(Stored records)

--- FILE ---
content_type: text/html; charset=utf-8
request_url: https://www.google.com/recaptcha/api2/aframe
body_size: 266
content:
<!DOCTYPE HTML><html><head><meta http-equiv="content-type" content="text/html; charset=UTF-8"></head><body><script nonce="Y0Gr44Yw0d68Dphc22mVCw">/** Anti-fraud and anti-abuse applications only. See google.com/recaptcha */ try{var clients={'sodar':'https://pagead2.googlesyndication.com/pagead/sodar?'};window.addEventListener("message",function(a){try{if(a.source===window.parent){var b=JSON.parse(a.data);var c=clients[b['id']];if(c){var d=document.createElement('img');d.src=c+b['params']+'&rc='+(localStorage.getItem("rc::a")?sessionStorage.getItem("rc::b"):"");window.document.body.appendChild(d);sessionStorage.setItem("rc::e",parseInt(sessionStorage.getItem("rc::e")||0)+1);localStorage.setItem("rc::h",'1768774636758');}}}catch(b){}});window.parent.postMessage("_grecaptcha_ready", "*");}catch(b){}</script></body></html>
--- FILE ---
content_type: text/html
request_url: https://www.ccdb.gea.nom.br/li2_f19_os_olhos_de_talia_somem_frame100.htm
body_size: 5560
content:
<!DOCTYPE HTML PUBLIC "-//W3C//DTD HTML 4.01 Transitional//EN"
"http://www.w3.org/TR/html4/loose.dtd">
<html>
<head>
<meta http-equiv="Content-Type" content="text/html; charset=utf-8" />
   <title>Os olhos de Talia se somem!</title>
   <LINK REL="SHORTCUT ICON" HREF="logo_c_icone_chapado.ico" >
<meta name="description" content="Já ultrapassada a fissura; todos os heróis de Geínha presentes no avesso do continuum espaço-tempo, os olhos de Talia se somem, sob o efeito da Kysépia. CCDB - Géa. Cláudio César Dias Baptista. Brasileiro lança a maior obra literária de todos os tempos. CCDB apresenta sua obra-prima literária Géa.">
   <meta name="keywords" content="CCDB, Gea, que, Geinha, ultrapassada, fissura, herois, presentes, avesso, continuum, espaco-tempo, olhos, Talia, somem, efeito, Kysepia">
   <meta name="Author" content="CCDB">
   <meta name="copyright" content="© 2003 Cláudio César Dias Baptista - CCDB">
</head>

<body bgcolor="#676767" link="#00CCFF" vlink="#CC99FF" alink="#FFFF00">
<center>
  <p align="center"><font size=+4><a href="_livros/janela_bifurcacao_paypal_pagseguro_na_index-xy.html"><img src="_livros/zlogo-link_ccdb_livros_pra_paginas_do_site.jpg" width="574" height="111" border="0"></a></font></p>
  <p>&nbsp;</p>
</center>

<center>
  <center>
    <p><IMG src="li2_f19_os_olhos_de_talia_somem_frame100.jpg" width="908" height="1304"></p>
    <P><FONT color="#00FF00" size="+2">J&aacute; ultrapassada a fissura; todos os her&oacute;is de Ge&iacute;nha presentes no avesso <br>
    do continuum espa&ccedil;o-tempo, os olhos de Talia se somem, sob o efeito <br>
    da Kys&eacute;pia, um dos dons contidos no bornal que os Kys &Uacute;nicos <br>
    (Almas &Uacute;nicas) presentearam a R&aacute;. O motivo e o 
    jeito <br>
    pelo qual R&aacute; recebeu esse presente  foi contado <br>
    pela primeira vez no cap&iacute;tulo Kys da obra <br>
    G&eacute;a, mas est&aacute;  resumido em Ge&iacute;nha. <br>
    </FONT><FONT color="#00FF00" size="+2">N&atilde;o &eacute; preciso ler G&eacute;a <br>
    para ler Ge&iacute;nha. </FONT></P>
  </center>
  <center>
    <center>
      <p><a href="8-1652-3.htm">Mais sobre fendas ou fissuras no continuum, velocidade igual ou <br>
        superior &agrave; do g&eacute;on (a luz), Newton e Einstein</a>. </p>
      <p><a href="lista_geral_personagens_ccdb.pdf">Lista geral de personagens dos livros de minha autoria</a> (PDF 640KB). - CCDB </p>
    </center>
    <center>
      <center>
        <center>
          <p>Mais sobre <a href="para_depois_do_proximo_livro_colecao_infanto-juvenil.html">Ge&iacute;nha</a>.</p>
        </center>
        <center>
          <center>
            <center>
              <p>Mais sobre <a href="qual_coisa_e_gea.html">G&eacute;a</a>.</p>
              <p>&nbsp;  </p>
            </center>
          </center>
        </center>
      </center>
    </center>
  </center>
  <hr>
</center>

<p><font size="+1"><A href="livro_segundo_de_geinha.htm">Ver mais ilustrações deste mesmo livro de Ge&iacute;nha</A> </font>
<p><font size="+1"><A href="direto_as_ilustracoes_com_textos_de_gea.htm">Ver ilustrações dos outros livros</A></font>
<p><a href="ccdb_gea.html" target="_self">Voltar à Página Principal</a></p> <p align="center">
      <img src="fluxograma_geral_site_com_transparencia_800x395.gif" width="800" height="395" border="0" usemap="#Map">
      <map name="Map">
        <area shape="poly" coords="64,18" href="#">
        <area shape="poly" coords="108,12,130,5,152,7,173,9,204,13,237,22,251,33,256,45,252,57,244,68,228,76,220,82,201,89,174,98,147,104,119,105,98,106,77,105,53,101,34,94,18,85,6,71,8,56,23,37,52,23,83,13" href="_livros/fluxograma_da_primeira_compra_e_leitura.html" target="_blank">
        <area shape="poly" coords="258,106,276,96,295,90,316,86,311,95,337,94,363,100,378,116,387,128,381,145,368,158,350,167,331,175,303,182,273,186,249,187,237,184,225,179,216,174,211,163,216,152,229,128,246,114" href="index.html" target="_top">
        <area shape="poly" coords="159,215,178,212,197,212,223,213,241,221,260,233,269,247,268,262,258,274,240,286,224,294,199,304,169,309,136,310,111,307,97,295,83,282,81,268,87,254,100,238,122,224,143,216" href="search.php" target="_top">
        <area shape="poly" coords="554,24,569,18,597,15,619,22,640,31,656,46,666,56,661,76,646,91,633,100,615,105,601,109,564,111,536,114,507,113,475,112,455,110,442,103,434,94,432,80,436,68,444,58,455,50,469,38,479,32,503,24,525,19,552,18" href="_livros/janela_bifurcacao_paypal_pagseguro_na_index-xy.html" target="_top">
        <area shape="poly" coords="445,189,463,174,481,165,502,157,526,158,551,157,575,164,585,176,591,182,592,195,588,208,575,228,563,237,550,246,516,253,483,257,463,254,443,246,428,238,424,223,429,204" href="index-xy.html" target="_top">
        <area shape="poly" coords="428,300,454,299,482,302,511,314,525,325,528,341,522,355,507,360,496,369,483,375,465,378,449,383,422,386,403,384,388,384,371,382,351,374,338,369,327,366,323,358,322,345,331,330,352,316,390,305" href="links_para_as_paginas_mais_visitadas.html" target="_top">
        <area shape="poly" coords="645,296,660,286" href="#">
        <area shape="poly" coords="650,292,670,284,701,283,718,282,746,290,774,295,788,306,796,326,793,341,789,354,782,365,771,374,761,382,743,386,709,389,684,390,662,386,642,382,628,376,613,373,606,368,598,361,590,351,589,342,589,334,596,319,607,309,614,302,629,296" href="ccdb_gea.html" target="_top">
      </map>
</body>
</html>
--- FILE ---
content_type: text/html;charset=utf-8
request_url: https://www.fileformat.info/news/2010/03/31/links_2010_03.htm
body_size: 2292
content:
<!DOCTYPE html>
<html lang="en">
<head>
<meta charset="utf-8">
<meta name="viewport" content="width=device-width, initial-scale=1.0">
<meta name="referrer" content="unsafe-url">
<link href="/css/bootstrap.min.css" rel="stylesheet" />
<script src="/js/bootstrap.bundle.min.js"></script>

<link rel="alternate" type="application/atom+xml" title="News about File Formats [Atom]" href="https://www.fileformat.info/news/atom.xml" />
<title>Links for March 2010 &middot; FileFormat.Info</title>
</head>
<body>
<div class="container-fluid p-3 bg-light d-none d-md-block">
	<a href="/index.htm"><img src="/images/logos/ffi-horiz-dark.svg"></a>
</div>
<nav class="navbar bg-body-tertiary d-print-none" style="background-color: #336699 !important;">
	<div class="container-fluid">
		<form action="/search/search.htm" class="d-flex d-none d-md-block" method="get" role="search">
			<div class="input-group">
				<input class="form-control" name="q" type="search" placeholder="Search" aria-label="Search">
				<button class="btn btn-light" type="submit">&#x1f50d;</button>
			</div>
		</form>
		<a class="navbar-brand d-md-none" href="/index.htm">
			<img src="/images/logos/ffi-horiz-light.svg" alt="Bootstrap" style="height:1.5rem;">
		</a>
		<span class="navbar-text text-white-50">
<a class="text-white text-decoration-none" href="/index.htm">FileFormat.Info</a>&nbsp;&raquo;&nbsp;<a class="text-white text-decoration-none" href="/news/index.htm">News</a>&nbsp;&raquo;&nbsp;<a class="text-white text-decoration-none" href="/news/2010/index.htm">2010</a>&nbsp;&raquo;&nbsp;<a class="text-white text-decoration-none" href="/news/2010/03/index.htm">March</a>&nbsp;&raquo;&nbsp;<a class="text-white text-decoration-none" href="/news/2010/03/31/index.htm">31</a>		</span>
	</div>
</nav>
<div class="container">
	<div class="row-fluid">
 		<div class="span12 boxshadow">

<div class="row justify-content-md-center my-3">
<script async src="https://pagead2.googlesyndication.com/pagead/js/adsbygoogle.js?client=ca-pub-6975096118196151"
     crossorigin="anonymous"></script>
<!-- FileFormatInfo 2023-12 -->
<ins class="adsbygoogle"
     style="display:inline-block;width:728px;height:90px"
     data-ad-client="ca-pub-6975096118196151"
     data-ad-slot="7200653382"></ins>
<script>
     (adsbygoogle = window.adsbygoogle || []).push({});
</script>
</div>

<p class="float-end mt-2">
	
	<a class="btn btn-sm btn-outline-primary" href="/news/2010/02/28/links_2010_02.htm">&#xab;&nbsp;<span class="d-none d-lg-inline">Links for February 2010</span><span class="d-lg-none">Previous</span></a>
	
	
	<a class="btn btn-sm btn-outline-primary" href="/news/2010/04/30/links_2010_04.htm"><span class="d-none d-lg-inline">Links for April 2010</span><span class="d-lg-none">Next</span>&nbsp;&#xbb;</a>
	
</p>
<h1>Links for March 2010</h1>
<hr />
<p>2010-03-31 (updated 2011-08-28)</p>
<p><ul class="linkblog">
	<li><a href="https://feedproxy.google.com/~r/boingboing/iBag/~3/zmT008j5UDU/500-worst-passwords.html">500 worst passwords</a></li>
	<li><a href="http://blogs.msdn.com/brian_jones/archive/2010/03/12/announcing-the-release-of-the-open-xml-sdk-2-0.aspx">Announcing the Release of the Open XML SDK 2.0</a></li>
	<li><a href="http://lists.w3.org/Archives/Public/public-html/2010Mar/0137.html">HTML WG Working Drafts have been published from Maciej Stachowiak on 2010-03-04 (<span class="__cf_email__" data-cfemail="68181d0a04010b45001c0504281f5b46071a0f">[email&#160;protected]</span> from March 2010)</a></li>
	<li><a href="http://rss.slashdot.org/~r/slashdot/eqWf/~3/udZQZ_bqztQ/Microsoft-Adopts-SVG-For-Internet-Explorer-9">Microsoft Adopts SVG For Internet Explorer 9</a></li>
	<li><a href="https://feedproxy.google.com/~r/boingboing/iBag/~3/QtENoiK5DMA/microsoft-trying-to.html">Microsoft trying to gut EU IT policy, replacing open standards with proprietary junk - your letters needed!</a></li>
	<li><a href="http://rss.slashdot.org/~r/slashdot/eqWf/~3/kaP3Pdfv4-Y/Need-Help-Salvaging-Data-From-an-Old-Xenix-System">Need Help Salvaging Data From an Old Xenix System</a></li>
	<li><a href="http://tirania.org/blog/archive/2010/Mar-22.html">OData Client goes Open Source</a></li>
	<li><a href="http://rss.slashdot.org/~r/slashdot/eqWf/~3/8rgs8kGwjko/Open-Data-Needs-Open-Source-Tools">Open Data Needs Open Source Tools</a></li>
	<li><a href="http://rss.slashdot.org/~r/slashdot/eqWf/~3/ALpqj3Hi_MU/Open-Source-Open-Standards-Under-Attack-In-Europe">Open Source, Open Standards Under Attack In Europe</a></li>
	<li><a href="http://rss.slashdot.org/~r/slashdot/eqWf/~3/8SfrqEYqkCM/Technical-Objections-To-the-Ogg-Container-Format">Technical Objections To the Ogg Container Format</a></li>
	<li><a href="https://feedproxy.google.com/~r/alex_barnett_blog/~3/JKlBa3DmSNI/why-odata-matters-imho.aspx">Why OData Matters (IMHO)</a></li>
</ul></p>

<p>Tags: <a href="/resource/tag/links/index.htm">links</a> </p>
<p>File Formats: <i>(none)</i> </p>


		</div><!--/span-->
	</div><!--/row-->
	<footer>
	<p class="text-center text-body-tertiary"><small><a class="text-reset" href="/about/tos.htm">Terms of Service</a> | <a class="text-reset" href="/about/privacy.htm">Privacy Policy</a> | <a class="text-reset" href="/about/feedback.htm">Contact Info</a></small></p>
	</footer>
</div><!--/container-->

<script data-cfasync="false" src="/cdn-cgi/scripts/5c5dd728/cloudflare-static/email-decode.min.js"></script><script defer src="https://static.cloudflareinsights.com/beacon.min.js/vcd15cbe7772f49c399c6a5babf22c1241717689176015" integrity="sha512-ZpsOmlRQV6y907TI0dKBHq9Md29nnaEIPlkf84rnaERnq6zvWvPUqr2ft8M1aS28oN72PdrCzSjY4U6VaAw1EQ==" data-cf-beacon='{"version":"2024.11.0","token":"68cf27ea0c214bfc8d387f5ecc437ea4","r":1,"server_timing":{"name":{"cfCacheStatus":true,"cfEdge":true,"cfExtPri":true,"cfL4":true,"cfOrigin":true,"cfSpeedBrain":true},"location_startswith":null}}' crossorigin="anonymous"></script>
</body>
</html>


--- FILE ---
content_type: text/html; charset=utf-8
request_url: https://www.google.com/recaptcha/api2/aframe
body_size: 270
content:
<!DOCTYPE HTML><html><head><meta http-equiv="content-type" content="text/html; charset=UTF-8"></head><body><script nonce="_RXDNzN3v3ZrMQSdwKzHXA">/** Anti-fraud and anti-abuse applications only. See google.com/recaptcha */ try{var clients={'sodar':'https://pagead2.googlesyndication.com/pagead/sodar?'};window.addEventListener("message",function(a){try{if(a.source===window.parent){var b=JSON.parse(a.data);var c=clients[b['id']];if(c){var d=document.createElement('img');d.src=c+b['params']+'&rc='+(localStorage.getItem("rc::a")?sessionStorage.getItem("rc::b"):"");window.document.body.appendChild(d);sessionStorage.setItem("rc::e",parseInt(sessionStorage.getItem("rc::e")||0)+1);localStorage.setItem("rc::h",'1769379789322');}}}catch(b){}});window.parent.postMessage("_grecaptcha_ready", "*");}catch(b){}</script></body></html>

=== Your goal ===
From the records, copy out each line that includes the string "ultrapassada".

=== Response area ===
<meta name="description" content="Já ultrapassada a fissura; todos os heróis de Geínha presentes no avesso do continuum espaço-tempo, os olhos de Talia se somem, sob o efeito da Kysépia. CCDB - Géa. Cláudio César Dias Baptista. Brasileiro lança a maior obra literária de todos os tempos. CCDB apresenta sua obra-prima literária Géa.">
   <meta name="keywords" content="CCDB, Gea, que, Geinha, ultrapassada, fissura, herois, presentes, avesso, continuum, espaco-tempo, olhos, Talia, somem, efeito, Kysepia">
    <P><FONT color="#00FF00" size="+2">J&aacute; ultrapassada a fissura; todos os her&oacute;is de Ge&iacute;nha presentes no avesso <br>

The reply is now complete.